RISKS ARISEUnionBank’s Mr. Asuncion noted that the economy is now largely dependent on domestic demand, “reducing structural dependence on overseas income.”

In 2025, household consumption, which eased to 4.6% year on year from 4.9%, accounted for over 70% of the country’s total output.

However, such a shift exposes the Philippine economy to local and global risks, said Mr. Asuncion.

“Remittances become a less powerful stabilizer for consumption and the external accounts even as the Philippines continues to run sizable trade deficits, such as the December 2025 gap of about $3.52 billion despite record year‑end inflows,” he said.

Risks likewise emerge from potential gaps in local growth engines as remittances continue to grow modestly, he added, especially as the United States’ new levy on remittances could derail inflows.

The US recently imposed a 1% tax on remittances made via cash payments, money orders and cashier’s checks, a regulation seen to potentially push US-based senders away from traditional formal channels.   

Still, analysts expect remittances to stabilize the economy this year, even as its share in the overall GDP declines.

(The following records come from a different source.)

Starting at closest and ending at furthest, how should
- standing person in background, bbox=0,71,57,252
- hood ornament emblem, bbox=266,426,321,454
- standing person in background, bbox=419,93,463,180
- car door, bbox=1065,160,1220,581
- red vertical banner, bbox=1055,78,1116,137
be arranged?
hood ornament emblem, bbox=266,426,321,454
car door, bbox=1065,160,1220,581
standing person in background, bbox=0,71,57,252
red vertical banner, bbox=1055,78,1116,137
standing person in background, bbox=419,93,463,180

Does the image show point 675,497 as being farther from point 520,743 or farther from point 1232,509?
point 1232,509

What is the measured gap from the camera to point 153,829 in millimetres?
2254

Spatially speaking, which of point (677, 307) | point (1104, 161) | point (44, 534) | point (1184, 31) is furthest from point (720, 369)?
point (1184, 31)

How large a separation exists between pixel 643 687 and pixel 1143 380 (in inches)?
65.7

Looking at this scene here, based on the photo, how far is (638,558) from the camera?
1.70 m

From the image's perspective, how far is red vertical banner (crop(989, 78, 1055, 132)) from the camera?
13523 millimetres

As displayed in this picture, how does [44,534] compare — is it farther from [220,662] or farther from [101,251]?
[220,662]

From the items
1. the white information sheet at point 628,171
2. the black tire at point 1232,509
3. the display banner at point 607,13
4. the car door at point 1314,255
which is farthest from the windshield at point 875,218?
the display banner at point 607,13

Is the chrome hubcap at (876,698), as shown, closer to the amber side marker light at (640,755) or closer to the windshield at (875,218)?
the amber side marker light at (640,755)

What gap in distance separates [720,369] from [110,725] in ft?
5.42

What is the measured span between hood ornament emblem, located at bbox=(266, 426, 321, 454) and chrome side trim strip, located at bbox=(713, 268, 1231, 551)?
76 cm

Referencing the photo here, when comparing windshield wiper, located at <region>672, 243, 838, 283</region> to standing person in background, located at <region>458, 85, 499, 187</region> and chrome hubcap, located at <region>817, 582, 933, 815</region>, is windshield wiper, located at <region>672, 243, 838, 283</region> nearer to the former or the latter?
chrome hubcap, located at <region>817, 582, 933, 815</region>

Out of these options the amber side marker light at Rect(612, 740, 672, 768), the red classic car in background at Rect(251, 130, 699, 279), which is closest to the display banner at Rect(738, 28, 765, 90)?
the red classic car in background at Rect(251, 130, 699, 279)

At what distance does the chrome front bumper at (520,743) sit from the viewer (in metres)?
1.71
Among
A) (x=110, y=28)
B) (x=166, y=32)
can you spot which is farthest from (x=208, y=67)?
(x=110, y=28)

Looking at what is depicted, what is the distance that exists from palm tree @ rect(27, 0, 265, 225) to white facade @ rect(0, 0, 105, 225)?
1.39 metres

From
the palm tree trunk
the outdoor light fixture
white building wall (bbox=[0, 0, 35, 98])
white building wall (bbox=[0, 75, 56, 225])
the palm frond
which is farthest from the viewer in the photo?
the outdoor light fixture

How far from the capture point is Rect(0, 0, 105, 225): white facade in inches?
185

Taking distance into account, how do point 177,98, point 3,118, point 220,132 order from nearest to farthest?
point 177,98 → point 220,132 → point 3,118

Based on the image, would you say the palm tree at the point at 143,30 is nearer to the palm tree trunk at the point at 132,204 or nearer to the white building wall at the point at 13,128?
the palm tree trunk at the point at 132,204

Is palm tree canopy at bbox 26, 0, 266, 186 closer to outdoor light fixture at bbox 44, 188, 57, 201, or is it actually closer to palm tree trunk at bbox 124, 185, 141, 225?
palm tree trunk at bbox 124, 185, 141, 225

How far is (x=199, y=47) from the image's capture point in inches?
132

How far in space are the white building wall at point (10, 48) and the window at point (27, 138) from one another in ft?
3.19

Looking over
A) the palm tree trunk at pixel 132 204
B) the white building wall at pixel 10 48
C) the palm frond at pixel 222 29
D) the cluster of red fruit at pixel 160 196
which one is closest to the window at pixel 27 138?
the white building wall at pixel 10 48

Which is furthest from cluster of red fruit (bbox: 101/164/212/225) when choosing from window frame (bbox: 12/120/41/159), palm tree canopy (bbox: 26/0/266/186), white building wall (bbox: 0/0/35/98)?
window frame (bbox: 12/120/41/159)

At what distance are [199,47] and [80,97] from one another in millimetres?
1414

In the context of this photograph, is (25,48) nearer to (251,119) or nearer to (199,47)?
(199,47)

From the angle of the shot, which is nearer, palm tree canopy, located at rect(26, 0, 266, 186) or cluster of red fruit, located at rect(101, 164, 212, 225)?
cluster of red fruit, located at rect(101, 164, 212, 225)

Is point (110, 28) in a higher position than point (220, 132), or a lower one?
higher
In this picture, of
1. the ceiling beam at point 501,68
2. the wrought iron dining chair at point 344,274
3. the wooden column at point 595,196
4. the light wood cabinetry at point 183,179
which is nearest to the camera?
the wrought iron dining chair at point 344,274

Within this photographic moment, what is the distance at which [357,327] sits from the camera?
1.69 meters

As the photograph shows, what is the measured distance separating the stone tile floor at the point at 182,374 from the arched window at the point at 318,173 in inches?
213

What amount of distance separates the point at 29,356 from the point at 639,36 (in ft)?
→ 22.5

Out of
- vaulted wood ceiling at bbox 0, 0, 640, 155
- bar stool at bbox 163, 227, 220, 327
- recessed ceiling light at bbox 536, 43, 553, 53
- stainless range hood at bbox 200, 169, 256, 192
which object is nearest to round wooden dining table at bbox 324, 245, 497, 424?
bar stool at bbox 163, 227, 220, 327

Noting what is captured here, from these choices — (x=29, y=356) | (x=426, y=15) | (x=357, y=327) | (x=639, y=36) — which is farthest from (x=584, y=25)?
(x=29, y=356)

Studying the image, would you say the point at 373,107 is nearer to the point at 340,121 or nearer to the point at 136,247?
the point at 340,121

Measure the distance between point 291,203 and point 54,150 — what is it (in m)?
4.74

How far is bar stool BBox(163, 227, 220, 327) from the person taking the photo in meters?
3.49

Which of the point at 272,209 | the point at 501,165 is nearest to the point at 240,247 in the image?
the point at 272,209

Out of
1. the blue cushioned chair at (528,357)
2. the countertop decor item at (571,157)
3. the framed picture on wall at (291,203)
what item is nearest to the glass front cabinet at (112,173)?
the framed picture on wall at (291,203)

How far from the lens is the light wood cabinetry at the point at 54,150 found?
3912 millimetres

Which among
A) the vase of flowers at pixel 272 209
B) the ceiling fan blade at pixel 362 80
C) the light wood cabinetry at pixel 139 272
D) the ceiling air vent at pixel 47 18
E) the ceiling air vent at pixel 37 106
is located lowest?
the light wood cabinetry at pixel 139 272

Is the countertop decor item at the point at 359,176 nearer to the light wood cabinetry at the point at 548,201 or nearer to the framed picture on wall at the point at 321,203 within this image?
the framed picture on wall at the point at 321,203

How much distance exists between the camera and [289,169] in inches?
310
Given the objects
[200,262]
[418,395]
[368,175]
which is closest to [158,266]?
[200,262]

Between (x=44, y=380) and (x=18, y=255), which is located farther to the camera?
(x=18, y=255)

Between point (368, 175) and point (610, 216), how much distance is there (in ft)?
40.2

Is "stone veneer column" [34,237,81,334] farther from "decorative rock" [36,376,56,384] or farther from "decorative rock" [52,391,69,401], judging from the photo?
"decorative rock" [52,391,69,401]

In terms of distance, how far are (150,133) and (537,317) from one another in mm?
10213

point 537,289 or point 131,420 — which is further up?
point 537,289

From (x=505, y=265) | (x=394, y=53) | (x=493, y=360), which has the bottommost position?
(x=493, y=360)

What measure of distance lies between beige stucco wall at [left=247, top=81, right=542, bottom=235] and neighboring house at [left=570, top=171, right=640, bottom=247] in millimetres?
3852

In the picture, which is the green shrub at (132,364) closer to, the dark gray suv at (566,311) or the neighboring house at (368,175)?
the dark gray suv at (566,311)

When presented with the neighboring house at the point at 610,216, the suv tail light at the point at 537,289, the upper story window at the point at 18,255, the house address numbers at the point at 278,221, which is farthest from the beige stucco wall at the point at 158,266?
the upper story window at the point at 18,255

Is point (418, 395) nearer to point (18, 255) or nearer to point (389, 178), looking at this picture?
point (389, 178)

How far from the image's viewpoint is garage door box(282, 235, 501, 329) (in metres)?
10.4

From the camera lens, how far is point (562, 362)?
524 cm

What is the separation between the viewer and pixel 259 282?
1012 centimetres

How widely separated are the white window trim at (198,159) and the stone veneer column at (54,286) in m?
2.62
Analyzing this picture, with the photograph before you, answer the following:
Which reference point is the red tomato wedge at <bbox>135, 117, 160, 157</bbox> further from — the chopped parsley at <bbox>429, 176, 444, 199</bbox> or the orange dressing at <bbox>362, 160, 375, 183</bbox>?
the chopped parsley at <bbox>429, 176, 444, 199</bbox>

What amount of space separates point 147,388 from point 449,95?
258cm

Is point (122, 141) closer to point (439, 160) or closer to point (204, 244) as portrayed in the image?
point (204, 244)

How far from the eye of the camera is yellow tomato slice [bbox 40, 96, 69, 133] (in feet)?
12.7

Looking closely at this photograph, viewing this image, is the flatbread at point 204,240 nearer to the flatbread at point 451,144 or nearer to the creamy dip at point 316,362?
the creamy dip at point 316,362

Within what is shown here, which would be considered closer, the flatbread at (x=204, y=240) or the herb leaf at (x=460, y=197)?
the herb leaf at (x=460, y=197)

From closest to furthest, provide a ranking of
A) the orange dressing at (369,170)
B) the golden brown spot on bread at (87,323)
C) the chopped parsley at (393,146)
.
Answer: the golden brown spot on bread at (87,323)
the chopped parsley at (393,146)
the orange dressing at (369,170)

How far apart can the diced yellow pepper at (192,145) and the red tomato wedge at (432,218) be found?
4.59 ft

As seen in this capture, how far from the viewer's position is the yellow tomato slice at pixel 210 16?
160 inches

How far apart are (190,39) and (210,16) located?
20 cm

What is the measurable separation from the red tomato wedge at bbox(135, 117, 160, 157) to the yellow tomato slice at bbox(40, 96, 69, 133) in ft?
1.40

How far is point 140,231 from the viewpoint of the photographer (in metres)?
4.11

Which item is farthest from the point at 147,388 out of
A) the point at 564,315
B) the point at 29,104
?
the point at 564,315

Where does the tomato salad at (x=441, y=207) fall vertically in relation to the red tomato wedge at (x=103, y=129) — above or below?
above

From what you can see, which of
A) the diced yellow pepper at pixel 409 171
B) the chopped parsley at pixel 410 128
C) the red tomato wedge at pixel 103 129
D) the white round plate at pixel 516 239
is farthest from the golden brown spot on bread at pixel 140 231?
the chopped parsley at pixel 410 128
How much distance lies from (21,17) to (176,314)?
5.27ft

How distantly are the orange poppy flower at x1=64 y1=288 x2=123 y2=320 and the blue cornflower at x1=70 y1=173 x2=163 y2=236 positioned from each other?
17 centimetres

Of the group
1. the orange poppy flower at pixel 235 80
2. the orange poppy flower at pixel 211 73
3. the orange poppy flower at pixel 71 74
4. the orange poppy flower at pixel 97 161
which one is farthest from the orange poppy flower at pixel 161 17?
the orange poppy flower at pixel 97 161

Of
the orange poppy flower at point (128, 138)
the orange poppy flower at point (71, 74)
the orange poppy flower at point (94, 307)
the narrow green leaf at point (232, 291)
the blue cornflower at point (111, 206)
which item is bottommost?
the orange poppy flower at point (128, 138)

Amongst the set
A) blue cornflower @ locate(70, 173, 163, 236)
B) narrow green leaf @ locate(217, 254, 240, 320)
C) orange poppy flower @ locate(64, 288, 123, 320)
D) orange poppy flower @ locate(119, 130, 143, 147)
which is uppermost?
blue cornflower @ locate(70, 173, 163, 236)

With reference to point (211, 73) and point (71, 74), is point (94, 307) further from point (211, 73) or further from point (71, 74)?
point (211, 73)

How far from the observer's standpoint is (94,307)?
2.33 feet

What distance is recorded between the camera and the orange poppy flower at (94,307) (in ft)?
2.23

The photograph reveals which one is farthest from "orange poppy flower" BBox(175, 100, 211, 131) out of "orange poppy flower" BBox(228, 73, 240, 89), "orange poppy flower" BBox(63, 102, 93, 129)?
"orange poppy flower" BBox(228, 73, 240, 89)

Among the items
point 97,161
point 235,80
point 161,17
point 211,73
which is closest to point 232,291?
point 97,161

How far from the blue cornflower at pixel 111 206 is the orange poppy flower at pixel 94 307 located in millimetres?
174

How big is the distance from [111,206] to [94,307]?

“This trend is likely to persist if GDP growth accelerates modestly and the economy continues to broaden its base, although remittances will remain a key stabilizer, especially during periods of global or domestic uncertainty,” Mr. Rivera said. 

For his part, Mr. Taningco sees the remittance-to-GDP ratio ending 2026 around the mid to high single-digit mark.

“Overall, the declining ratio signals economic broadening, but it also means the Philippines must rely increasingly on domestic job creation, investment, and productivity to sustain growth as remittances become a smaller relative buffer,” Mr. Asuncion said.

The BSP projects cash remittances to rise by an annual 3% to $36.6 billion by yearend.